- **Materials provided**
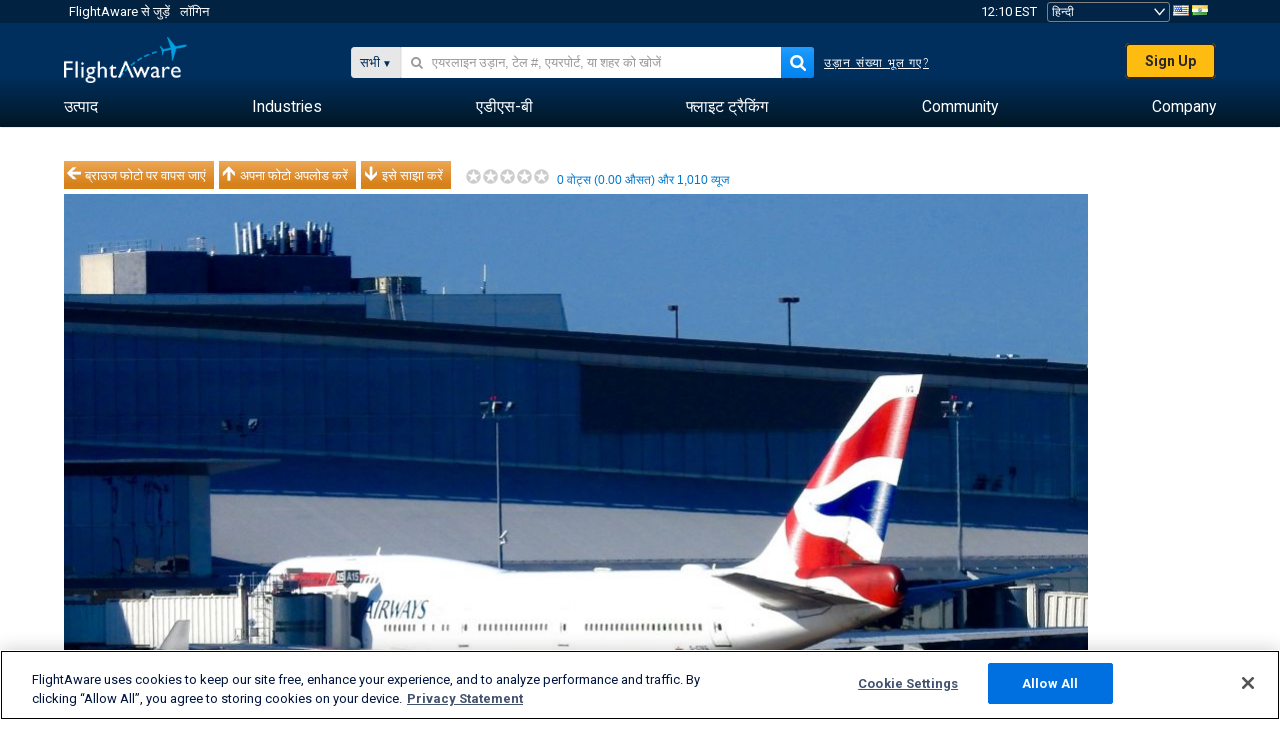

--- FILE ---
content_type: text/plain;charset=UTF-8
request_url: https://c.pub.network/v2/c
body_size: -264
content:
2f6043bd-8121-4906-b6ec-0b59599a8c22

--- FILE ---
content_type: application/javascript; charset=utf-8
request_url: https://fundingchoicesmessages.google.com/f/AGSKWxX4Ow9DgRxGt4UiScdrDFG_g4nBpErI8PxBNZLYf6WBThVZZbxhYj37pm5kO44UgwQmRPOL6O6BSJqpqyg3dHFz4CEASSnMmIashuuBFzNn3wZYd6oRAbUKqc-UQ7eW7tlnh4WXBrphXqLfHkOVsZMNqSKq_BFjoAl6cC8r_Fe3L2WYlKXJPjbSvJJo/_/log_ad_/horizontalAd._adtoma.160x600.php?/wixads.
body_size: -1293
content:
window['096778ca-669d-4b0a-8fa0-b82de6f8eecf'] = true;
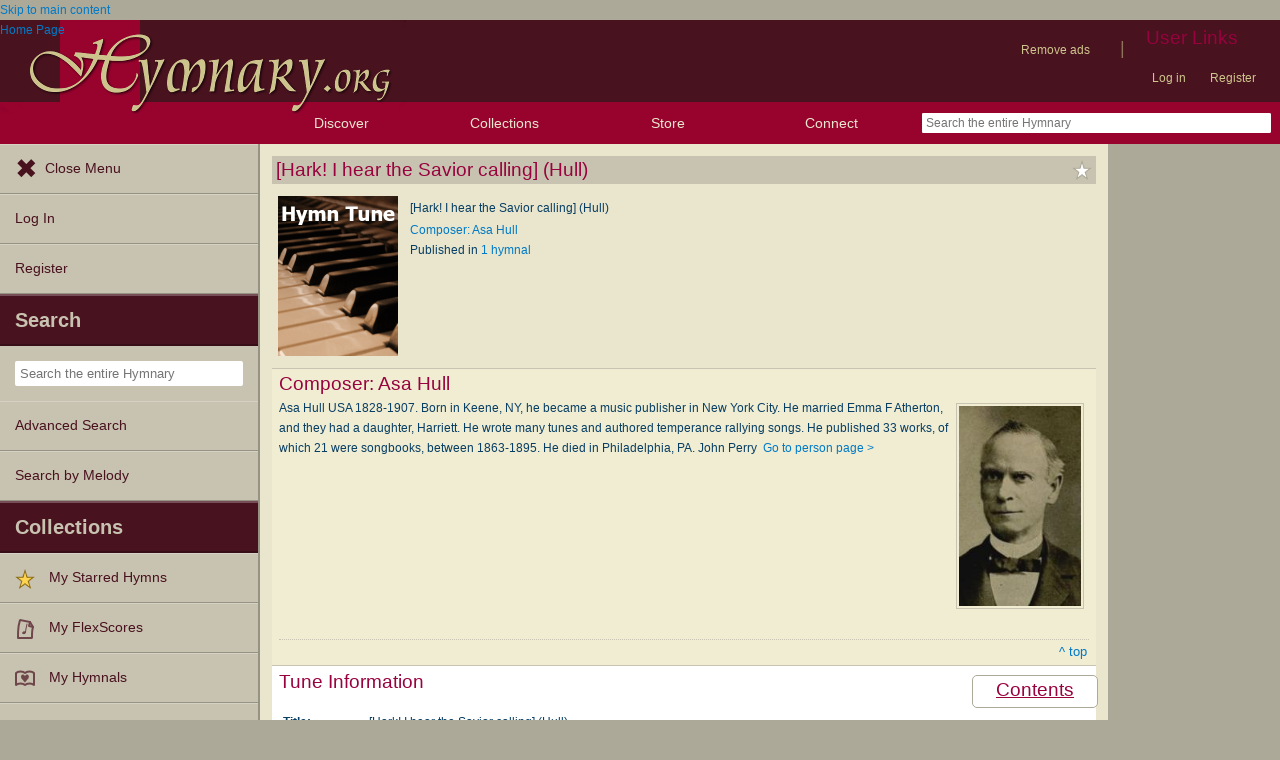

--- FILE ---
content_type: text/css
request_url: https://hymnary.org/sites/all/modules/ubercart/uc_file/uc_file.css?t8x65p
body_size: -56
content:
/**
 * @file
 * Styles for uc_file module.
 */

.download-table-row {
  vertical-align: top;
}

.download-table-index {
  display: inline;
}

.download-table-index .form-item {
  display: inline;
}

.duration {
  display: inline;
  white-space: nowrap;
}

.duration .form-item {
  display: inline;
  white-space: nowrap;
}

.uc-file-directory-view {
  font-style: italic;
  font-weight: bold;
}


--- FILE ---
content_type: text/plain;charset=UTF-8
request_url: https://c.pub.network/v2/c
body_size: -111
content:
93c541ee-34eb-4514-8c6a-822187cc2c62

--- FILE ---
content_type: text/plain;charset=UTF-8
request_url: https://c.pub.network/v2/c
body_size: -257
content:
fb894b55-d338-4267-9bba-30447913e683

- **Work to be completed**
Your job is to transcribe the entries above exactly; skip the pictures.

- **Response box**
--- FILE ---
content_type: text/plain;charset=UTF-8
request_url: https://c.pub.network/v2/c
body_size: -264
content:
2f6043bd-8121-4906-b6ec-0b59599a8c22

--- FILE ---
content_type: application/javascript; charset=utf-8
request_url: https://fundingchoicesmessages.google.com/f/AGSKWxX4Ow9DgRxGt4UiScdrDFG_g4nBpErI8PxBNZLYf6WBThVZZbxhYj37pm5kO44UgwQmRPOL6O6BSJqpqyg3dHFz4CEASSnMmIashuuBFzNn3wZYd6oRAbUKqc-UQ7eW7tlnh4WXBrphXqLfHkOVsZMNqSKq_BFjoAl6cC8r_Fe3L2WYlKXJPjbSvJJo/_/log_ad_/horizontalAd._adtoma.160x600.php?/wixads.
body_size: -1293
content:
window['096778ca-669d-4b0a-8fa0-b82de6f8eecf'] = true;

--- FILE ---
content_type: text/css
request_url: https://hymnary.org/sites/all/modules/ubercart/uc_file/uc_file.css?t8x65p
body_size: -56
content:
/**
 * @file
 * Styles for uc_file module.
 */

.download-table-row {
  vertical-align: top;
}

.download-table-index {
  display: inline;
}

.download-table-index .form-item {
  display: inline;
}

.duration {
  display: inline;
  white-space: nowrap;
}

.duration .form-item {
  display: inline;
  white-space: nowrap;
}

.uc-file-directory-view {
  font-style: italic;
  font-weight: bold;
}


--- FILE ---
content_type: text/plain;charset=UTF-8
request_url: https://c.pub.network/v2/c
body_size: -111
content:
93c541ee-34eb-4514-8c6a-822187cc2c62

--- FILE ---
content_type: text/plain;charset=UTF-8
request_url: https://c.pub.network/v2/c
body_size: -257
content:
fb894b55-d338-4267-9bba-30447913e683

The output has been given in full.